### Directions
Can you copy out the listing again, starting at the line that contains "Having (x=260, y=182)" and continuing through the end of the listing, with the requests included but every number in the answers (the coordinates and distance values) shifted up by 66? Leave the pictures out of your answer.

─── Recorded data

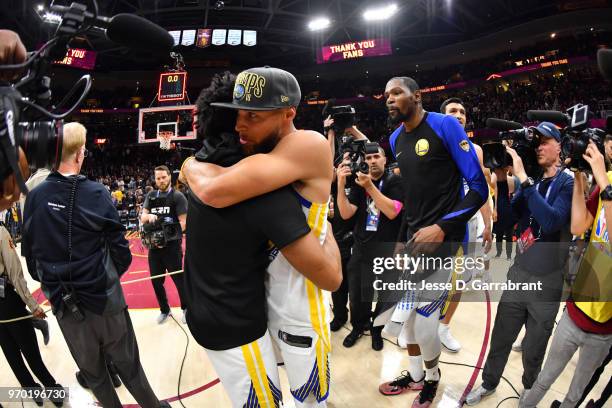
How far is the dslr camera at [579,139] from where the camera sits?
191 cm

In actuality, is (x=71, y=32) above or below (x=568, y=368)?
above

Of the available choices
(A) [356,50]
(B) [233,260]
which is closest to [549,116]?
(B) [233,260]

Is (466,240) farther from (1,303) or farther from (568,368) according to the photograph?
(1,303)

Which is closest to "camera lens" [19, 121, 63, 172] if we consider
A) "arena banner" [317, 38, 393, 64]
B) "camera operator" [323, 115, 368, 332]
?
"camera operator" [323, 115, 368, 332]

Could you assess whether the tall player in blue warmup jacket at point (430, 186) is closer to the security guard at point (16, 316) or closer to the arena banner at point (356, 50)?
the security guard at point (16, 316)

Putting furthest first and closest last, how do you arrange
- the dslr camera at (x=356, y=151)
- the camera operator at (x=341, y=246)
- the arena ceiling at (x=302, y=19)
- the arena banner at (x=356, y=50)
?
the arena banner at (x=356, y=50) → the arena ceiling at (x=302, y=19) → the camera operator at (x=341, y=246) → the dslr camera at (x=356, y=151)

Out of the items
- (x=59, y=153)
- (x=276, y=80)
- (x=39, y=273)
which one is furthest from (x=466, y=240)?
(x=39, y=273)

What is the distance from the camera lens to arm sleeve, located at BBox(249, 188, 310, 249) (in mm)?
1237

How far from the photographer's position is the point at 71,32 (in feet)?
3.59

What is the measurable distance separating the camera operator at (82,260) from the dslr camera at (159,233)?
187 centimetres

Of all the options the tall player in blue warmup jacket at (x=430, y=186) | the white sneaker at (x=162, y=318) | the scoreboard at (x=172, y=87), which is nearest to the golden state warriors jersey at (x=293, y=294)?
the tall player in blue warmup jacket at (x=430, y=186)

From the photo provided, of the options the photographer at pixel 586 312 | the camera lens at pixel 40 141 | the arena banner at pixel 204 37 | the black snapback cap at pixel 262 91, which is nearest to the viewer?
the camera lens at pixel 40 141

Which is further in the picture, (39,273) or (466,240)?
(466,240)

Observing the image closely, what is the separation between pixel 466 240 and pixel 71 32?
103 inches
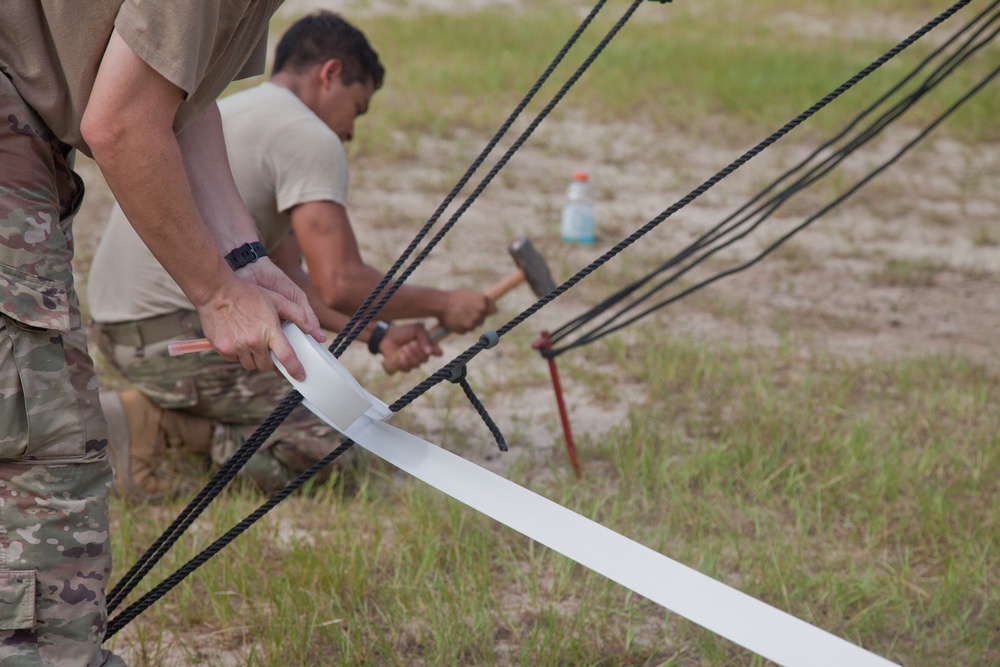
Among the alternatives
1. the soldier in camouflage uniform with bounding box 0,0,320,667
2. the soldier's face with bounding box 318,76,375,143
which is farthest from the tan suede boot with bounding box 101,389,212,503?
the soldier in camouflage uniform with bounding box 0,0,320,667

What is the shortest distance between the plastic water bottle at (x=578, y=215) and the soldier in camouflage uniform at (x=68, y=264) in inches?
162

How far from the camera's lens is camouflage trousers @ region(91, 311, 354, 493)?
128 inches

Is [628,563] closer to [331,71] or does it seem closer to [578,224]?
[331,71]

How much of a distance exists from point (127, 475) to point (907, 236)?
4622 mm

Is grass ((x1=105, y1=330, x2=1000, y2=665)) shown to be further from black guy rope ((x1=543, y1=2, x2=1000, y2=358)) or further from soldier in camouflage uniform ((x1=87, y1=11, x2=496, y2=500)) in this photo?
black guy rope ((x1=543, y1=2, x2=1000, y2=358))

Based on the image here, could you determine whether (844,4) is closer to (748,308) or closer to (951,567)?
(748,308)

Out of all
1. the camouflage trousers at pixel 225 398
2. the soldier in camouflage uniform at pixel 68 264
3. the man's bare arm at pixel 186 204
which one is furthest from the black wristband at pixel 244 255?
the camouflage trousers at pixel 225 398

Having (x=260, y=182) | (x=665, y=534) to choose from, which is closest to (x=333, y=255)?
(x=260, y=182)

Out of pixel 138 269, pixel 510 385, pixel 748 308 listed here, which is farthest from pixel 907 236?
pixel 138 269

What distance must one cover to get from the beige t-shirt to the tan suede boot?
0.27 metres

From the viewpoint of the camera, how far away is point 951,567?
9.41ft

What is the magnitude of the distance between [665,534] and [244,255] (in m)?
1.61

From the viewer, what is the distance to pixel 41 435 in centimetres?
162

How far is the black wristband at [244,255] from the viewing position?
6.02 ft
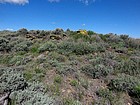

──────

### Final answer
Having (x=260, y=182) | (x=665, y=534) to choose from, which is closest to (x=333, y=255)?
(x=326, y=248)

Out of pixel 138 269, pixel 510 385, pixel 748 308 listed here, which is farthest from pixel 907 236?
pixel 204 335

What distance must one cover to get from the beige t-shirt to the tan suede boot?
66.27 metres

From the viewpoint of the camera, how far away is point 951,567?
75.41ft

What is the magnitude of the distance between [665,534] and [244,255] (in m)?
67.61

From the viewer, what is the distance to pixel 41 435 in centimetres?
228

How far is the black wristband at [244,255] from the viewing position?
72.02 ft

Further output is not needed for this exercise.